In England he found the atmosphere quite democratic and free as far as they Indian students were concerned though in some respects he did find racial discrimination and met with instances of covert if not overt humiliation. He could secure his admission in the Cambridge University, worked hard and finally appeared for the Indian Civil Service Open Competitive Examination in July 1920. He was never sure that he would pass it but was surprised to find that he came out with distinction as a fourth ranker. However, Subhas decided that he would only go 'this far and no further' and would definitely turn down any commission with the Government. He took to long correspondence with his quite understanding and considerate elder brother Sarat Bose trying to get his permission and blessings for his decision to give up ICS and plunge into the national movement. Finally he stood firm on his ground and shoving aside the doctrine of expediency opted for the hazardous path of high idealism.

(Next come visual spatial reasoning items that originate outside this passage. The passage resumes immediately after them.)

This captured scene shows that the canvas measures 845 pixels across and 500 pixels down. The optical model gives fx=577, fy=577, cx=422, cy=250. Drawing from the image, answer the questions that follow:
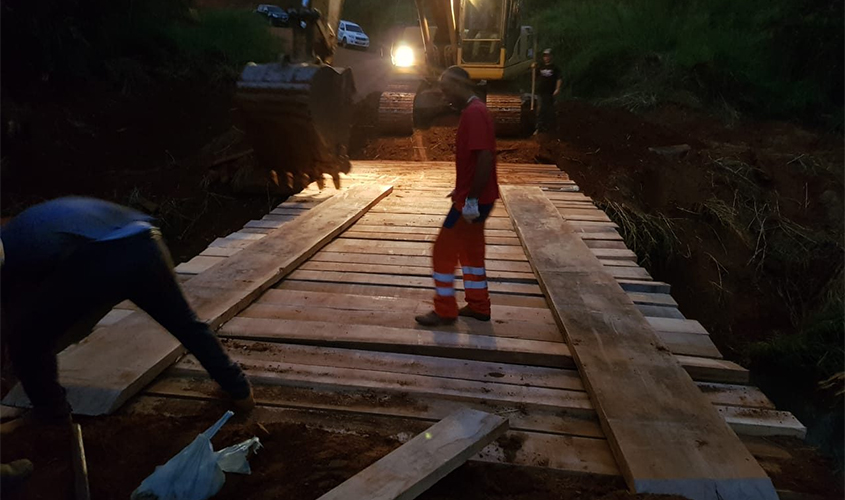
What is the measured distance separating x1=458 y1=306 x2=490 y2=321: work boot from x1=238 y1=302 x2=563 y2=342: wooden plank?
2 centimetres

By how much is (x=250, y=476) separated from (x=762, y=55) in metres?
14.6

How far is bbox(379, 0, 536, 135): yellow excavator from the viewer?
10.1 meters

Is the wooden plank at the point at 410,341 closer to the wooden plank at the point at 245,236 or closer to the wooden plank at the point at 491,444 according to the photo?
the wooden plank at the point at 491,444

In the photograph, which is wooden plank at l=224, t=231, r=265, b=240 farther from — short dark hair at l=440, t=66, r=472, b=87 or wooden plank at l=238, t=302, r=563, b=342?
short dark hair at l=440, t=66, r=472, b=87

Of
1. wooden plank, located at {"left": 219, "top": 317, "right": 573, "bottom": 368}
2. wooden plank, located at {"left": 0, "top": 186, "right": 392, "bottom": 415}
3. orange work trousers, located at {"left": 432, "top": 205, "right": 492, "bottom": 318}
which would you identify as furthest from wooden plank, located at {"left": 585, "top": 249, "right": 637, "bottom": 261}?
wooden plank, located at {"left": 0, "top": 186, "right": 392, "bottom": 415}

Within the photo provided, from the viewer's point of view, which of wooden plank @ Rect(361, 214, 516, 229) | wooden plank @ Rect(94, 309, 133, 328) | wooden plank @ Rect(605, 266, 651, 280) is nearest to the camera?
wooden plank @ Rect(94, 309, 133, 328)

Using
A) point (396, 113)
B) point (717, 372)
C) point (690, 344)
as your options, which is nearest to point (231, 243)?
point (690, 344)

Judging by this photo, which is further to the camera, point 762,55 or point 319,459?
point 762,55

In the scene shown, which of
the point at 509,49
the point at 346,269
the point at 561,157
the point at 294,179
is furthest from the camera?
the point at 509,49

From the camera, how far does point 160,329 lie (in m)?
2.86

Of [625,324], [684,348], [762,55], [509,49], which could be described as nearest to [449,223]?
[625,324]

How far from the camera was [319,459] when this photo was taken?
6.69 ft

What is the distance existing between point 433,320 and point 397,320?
0.21 metres

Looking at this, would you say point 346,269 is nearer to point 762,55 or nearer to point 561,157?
point 561,157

From that point onwards it is as if Subhas Bose never looked back. Whatever might have been his weaknesses, inward and impressionistic impulses and nightmarish psychic disturbances in the early youth, once he discarded the ICS and plunged into the national movement heart and soul, those rarely ever troubled him again. From then onwards it was the search for the right leader at first, then for the right policies and ideologies next, which occupied his mental or spiritual time and effort for the major part. This apart from the active pragmatic participation side of his in the militant nationalist movement. On returning to the motherland he first met Gandhi at Bombay on 16 July 1921 and ardently discussed about the various facets and problems of the non-cooperation movement. He was not so much impressed by Gandhi's policies as by his personality. Bose's critical faculties led him to the opinion that "there was a deplorable lack of clarity in the plan which the Mahatma had formulated and that he himself did not have a clear idea of the successive stages of the campaign [in the non-cooperation movement] which would bring India into her cherished goal of freedom." Then, on the advice of Gandhi, and also in pursuance of a previous acquaintance of his and correspondence with that person, he met Chittaranjan Das at Calcutta and after a heart to heart talk with him he felt that he had found a leader and meant to follow him.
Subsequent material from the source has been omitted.